▸ **Given passage**:
++++
Those are the questions I’m looking for. And based on decisions that are coming out of Iran in the coming hours and days, I think it will determine whether or not we have that full-scale regional war; or again, we are able to manage it below that threshold of full-scale conventional conflict.
KURTZ-PHELAN: Marc, let me put that same topic to you. I mean, you’ve looked at the regional dimensions of this going back much longer than the last 10 months, but certainly since October 7; that’s been a lot of the focus of your writing. Do you see this changing the regional dynamics at all? And how do you see those escalation risks from that regional perspective?
LYNCH: Thanks, Dan, and thanks, everybody. I think Dana laid this out extremely well, and I agree with her assessment of how both Iran, Hezbollah, and the others have all been trying to stay beneath the threshold of full-scale escalation. But I think the other thing which Dana pointed out, which is really important, is that with each redline that gets passed and overcome, it’s not just that we’re moving to a higher level of conflict. It’s also that uncertainty goes up, and that it’s much easier to misread what the intended signal is of a particular kind of action or provocation or the like. And the steady erosion of the redlines really is quite alarming, because I think that does help to prevent escalation dynamics in the past. And right now, that’s really not there.
The other place you have to be looking at escalation risks is not just in the tit-for-tat between Iran, its proxies, allies, and Israel, but also in what this is doing to the regional temperature. I mean, we all know that Arab regimes are primarily interested in their own survival. And they’ve been very, very attuned to the ways in which their public opinion is extremely upset about what’s been happening in Gaza. And they’re not only looking at the risk of war. They’re also looking at the risk of domestic instability, uprisings, protests, and the like.
And the ironic thing here, or perhaps not ironic, is that the temperature had been going down. I mean, if you compare where things are to where they were, say, three, four months ago, I think most of the key Arab regimes more or less felt like they had weathered the storm and that it had settled into something like an acceptable level of discontent that they typically deal with. And I think one of the things they have to be looking at right now is whether that’s about to change. And because they’re so focused on those domestic issues—and remember, all of these regimes outside of a few Gulf states are living on the edge. Their economies are disastrous. They’re already about as repressive as they can get. And they really are—this is the summer, it’s hot because of climate change; people are thirsty, they’re hot. It’s really easy for things to spiral out of control in a place like Egypt or Jordan or Iraq or any place else.
So what they’re looking at right now is something where they might be forced to take things which are not what we would expect, based on their rational self-interest. Nobody wants to escalate. Nobody wants war with Israel. No Arab regime wants that. But when they’re faced with the possibility of sudden rolling protests that are in their capitals, you might see them take unexpected actions which could then lead to that misperception, miscalculations; because you don’t understand why Egypt’s doing what it’s doing, Jordan’s doing what it’s doing, and the like. And that’s really what I’m worried about right now, in addition to the rational dynamics that Dana was talking about, the real risk that all it could take is one missile to go the wrong way, and suddenly things can look very, very different.
The other thing is, don’t only look at Gaza and Lebanon. The last thing I want to point out is you’ve got to keep an eye on what’s happening in Jerusalem and the West Bank more broadly, but especially Jerusalem, where Israeli politicians are taking very provocative actions, which are also the type of thing that, in places like Jordan and other parts of the Middle East, have traditionally set off large-scale protests. So there’s a lot of tinder that’s smoking right now, independently of the tit-for-tat of escalation.
++++
▸ **Data lines**:
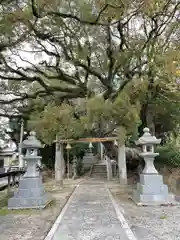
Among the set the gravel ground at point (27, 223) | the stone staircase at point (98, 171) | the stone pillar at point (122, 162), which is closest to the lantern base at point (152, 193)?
the gravel ground at point (27, 223)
++++
▸ **Do this**:
Resume the discussion of Middle East escalation risks, picking up right after its final paragraph. This data was drawn from a separate source.

▸ **Exercise response**:
KURTZ-PHELAN: Thanks, Marc. A ton to follow up on there, but I want to get Audrey to focus a bit on what these two strikes—the one a couple days ago and then the confirmation of the death of a Hamas military leader in Gaza—what this is likely to mean for Hamas going forward, and for the war in Gaza, specifically. This, in some ways, could be a case study in a future edition of your book. What effect do you expect this to have? Does this get Israel closer to its goal? Does it get everyone closer to the goal of ending the war? How do you expect this to play out?
CRONIN: Yes. Well, actually, as a case study, it probably started 40 years ago because the Israelis have been very much dependent upon targeted killing or assassination, depending on your preferred term, for some years. But let me quickly mention, before I get into the substance, I wanted to express my condolences to you, Ambassador Ross, on the death of Martin Indyk. I know he was a particularly close friend, and it’s a huge loss for all of us. So I’m very sorry for his death a week ago. Condolences to you.
ROSS: Thank you. I appreciate that.
CRONIN: So, the question of decapitation and how that plays into a counterterrorism strike—Mr. Netanyahu was addressing Congress a few days ago and he said, “Our fight is your fight.” And so now it appears that the Netanyahu government’s regional war is our regional war. I think it’s alarming the way things are turning. Let’s hope that we have the continuation of some rationality on all sides. I’ve seen terrorist attacks transition into much broader regional wars on more than one occasion. Of course, the most famous is World War I. That’s become almost a trope. But I think that when you use strictly a military response to what is essentially a political attack, and you don’t have a political plan for the long term as to what your theory of victory is or what your theory of success is, this is kind of tit-for-tat getting out of control that is quite common, unfortunately, with state responses to terrorism in their counterterrorism.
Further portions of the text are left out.